Crude oil for August delivery on the New York Mercantile Exchange fell 1.16% to trade at $73.25 a barrel by 10:50 AM ET (2:50GMT) compared to $73.22 ahead of the report.
The U.S. Energy Information Administration said in its weekly report that crude oil inventories fell by 12.633 million barrels in the week ended July 6. Market analysts' had expected a crude-stock decline of 4.489 million barrels, while the American Petroleum Institute late Tuesday reported a decline of 6.8 million barrels.
Supplies at Cushing, Oklahoma, the key delivery point for Nymex crude, decreased by 2.062 million barrels last week, the EIA said.

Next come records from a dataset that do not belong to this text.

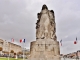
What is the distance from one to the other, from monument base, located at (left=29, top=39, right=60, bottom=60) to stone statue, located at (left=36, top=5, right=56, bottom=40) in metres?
0.81

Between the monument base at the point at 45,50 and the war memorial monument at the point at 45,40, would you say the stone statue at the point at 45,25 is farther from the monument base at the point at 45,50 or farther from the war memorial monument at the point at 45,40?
the monument base at the point at 45,50

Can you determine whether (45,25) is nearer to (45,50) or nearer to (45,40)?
(45,40)

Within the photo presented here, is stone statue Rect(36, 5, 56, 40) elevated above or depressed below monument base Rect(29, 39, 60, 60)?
above

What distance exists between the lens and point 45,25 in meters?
20.3

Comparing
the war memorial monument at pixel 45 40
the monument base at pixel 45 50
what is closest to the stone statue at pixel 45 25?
the war memorial monument at pixel 45 40

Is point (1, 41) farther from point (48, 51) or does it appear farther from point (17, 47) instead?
point (48, 51)

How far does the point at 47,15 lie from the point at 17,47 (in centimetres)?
5818

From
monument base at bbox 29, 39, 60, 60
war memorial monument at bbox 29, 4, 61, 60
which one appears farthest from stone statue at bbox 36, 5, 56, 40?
monument base at bbox 29, 39, 60, 60

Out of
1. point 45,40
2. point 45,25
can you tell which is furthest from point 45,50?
point 45,25

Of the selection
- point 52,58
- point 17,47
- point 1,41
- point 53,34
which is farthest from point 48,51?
point 17,47

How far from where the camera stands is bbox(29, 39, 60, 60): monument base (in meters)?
18.8

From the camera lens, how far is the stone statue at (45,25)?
65.5ft

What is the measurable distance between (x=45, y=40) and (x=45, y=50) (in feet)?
3.51

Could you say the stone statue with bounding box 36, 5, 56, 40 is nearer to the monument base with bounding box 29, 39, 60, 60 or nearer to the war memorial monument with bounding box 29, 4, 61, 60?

The report also showed that gasoline inventories decreased by 694,000 barrels, compared to expectations for a decrease of 750,000 barrels, while distillate stockpiles fell by rose by 4.125 million barrels, compared to forecasts for a rise of 1.2 million.
In a separate report, oil production of the Organization of the Petroleum Exporting Countries and Russia rose by 173,000 barrels per day (bpd) in June to 32.3million bpd, lead by increase in supply from Saudi Arabia. OPEC agreed in June to raise output at a nominal increase of 1 million barrels a day (bpd) amid pressure from the U.S. to decrease prices.
Oil prices were also held back by trade tariff concerns between the U.S. and China as U.S. President Donald Trump threatened to impose tariffs of 10% on an additional $200 billion of Chinese goods. China has said it will retaliate but doesn’t import enough from the U.S., so is looking at other ways to hit back.